Tulip Fever
(Titolo italiano: La ragazza dei tulipani)
di Justin Chadwick
Gran Bretagna – USA, 2017
Con: Alicia Vikander (Sophia Sandvoort), Christoph Waltz (Cornelis Sandvoort), Dane DeHaan (Jan van Loos), Holliday Grainger (Maria), Judi Dench (La badessa), Jack O’Connell (II) (Willem Brok)
Trailer del film
Sempre pessima la consuetudine italiana non soltanto di doppiare sistematicamente i film girati in altra lingua ma anche di modificarne i titoli. In questo caso l’originale Tulip Fever è assai più descrittivo di che cosa il film sia, ponendo al centro non la protagonista umana ma i fiori che nell’Olanda del Seicento crearono una bolla speculativa molto simile alle strutture e ai rischi della finanza del XXI secolo.

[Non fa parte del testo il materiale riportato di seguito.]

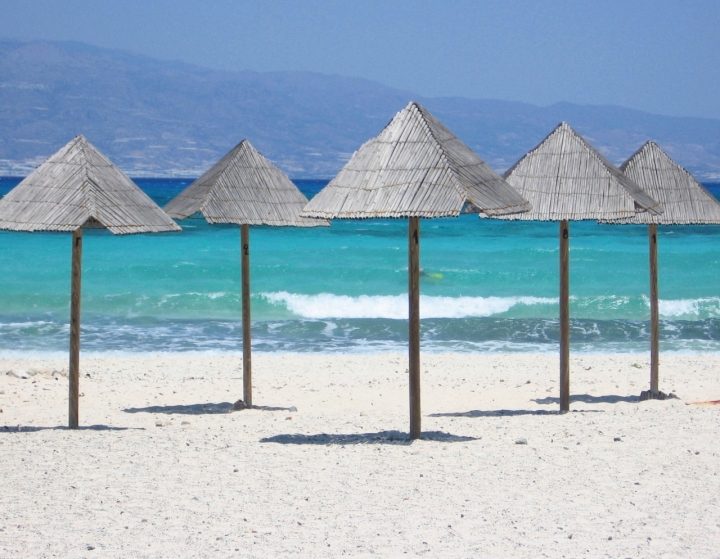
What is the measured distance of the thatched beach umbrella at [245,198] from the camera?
9266 mm

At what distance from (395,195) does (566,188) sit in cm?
220

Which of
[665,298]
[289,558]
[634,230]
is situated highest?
[634,230]

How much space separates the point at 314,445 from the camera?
813 cm

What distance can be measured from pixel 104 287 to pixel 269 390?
1292 centimetres

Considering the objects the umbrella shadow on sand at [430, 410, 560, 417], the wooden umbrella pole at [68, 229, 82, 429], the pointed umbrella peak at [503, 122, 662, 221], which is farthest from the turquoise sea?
the pointed umbrella peak at [503, 122, 662, 221]

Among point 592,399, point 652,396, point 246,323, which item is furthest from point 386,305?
point 246,323

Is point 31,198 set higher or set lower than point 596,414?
higher

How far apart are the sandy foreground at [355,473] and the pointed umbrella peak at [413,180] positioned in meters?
1.94

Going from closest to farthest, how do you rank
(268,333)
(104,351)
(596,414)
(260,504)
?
(260,504)
(596,414)
(104,351)
(268,333)

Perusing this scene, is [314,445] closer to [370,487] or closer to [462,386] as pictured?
[370,487]

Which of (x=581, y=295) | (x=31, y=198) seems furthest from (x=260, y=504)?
(x=581, y=295)

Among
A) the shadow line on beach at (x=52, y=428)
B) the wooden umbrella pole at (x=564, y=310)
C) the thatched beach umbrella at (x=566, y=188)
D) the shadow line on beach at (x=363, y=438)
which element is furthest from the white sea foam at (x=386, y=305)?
the shadow line on beach at (x=363, y=438)

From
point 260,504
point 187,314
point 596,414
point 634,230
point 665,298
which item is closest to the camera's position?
point 260,504

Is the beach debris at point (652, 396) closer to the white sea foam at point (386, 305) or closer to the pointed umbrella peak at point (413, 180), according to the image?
the pointed umbrella peak at point (413, 180)
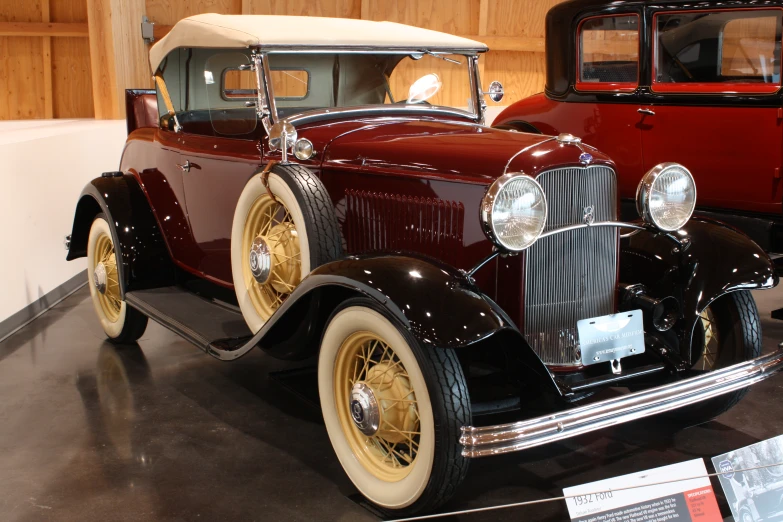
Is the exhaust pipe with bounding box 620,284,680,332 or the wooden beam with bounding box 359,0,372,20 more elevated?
the wooden beam with bounding box 359,0,372,20

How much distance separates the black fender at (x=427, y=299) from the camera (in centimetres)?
234

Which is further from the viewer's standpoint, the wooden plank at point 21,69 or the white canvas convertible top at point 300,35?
the wooden plank at point 21,69

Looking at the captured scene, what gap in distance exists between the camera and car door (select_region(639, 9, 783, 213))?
4953 mm

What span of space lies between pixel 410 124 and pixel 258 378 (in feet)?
4.69

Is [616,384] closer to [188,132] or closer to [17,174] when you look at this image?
[188,132]

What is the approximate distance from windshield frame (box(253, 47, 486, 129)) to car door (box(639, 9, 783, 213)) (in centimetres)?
192

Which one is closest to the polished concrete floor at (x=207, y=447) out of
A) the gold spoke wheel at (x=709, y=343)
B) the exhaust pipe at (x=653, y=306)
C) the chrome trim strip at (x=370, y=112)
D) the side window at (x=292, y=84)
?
the gold spoke wheel at (x=709, y=343)

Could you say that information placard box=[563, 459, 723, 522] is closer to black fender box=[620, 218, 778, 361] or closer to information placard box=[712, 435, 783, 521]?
information placard box=[712, 435, 783, 521]

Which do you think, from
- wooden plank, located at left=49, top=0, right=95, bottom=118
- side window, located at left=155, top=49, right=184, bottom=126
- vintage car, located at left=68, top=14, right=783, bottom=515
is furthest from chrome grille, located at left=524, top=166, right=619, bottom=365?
wooden plank, located at left=49, top=0, right=95, bottom=118

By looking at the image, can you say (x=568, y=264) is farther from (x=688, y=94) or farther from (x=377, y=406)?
(x=688, y=94)

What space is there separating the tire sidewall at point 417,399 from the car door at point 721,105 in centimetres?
337

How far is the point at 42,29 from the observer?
7.66m

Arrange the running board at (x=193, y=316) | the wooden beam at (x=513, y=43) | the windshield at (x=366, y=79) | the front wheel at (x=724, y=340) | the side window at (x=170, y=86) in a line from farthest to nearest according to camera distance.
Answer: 1. the wooden beam at (x=513, y=43)
2. the side window at (x=170, y=86)
3. the windshield at (x=366, y=79)
4. the running board at (x=193, y=316)
5. the front wheel at (x=724, y=340)

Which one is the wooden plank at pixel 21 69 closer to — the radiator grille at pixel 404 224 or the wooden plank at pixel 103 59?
the wooden plank at pixel 103 59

Sui tulipani, infatti, si investiva prima ancora che fossero fioriti. La rarità di alcune specie rendeva il bulbo di un singolo fiore più prezioso dell’oro. Sembrava che dai tulipani si generasse una ricchezza senza fine, come per i titoli azionari, i derivati e le altre espressioni contemporanee di una finanza tutta cartacea e drogata, una finanza febbrile appunto. Febbre che si rivelò mortale, portando alla rovina intere famiglie, così come è accaduto negli USA e poi in tutto il mondo con la crisi immobiliare e bancaria del 2007-2009, della quale noi semplici cittadini continuiamo a pagare le conseguenze. Allo stesso modo della Tulip Fever olandese, è stata infatti e continua a essere mortale l’odierna crematistica, presentata invece dai quotidiani e da altri media -finanziati dalle banche- come un modo ovvio di utilizzare il denaro e di moltiplicarlo.
Su questo sfondo del tutto attuale si staglia la vicenda dell’orfana Sophia, del suo anziano marito e commerciante Cornelis, dei vani sforzi di avere un erede, dell’amore tra la ragazza e il pittore incaricato da Cornelis di ritrarli. Una storia d’amore come tante che da un certo momento in poi comincia però a crescere nella inverosimiglianza, negli intrichi e intrighi, in un finale chiaramente artificioso.
Ciò che rimane interessante -e che spiega perché il titolo originale è più esatto- è che tutti i personaggi, compresa la determinata badessa del convento-orfanotrofio di Sophia, si rivolgono ai tulipani nei loro progetti di vita, nei loro sogni d’amore, nelle loro fortune e nelle loro disgrazie.
La messa in scena è sontuosa, soprattutto gli interni, e assai cromatica. I calvinisti olandesi sono sempre quelli descritti da Max Weber: persone convinte che la moltiplicazione del denaro sia un segno quasi certo che il Dio cristiano li ami. Da qui è germinata la profonda ingiustizia della modernità, da questa implacabile visione che coniuga l’esigenza della salvezza con la centralità del denaro. Se i nazareni costituiscono una setta da sempre pericolosa per l’equilibrio del mondo, la loro variante puritana si è mostrata la più rovinosa. Se «li riconoscerete dai loro frutti. Si raccoglie forse uva dalle spine, o fichi dai rovi? Così, ogni albero buono fa frutti buoni, ma l’albero cattivo fa frutti cattivi. Un albero buono non può fare frutti cattivi, né un albero cattivo fare frutti buoni» (Mt., 7, 16-18), il frutto più maturo del calvinismo -gli Stati Uniti d’America- era già tutto dentro l’ossessione olandese per i tulipani e per i favolosi guadagni da essi garantiti.